Work order: Type each record below again, with the same words.

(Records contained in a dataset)
<<<<
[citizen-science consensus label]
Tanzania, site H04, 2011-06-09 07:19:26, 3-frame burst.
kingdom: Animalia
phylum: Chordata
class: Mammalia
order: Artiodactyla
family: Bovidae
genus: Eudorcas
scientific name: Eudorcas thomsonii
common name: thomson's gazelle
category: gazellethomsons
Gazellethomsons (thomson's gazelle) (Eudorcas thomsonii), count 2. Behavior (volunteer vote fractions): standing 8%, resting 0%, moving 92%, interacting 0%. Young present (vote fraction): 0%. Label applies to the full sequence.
>>>>
Exercise answer:
[citizen-science consensus label]
Tanzania, site H04, 2011-06-09 07:19:26, 3-frame burst.
kingdom: Animalia
phylum: Chordata
class: Mammalia
order: Artiodactyla
family: Bovidae
genus: Eudorcas
scientific name: Eudorcas thomsonii
common name: thomson's gazelle
category: gazellethomsons
Gazellethomsons (thomson's gazelle) (Eudorcas thomsonii), count 2. Behavior (volunteer vote fractions): standing 8%, resting 0%, moving 92%, interacting 0%. Young present (vote fraction): 0%. Label applies to the full sequence.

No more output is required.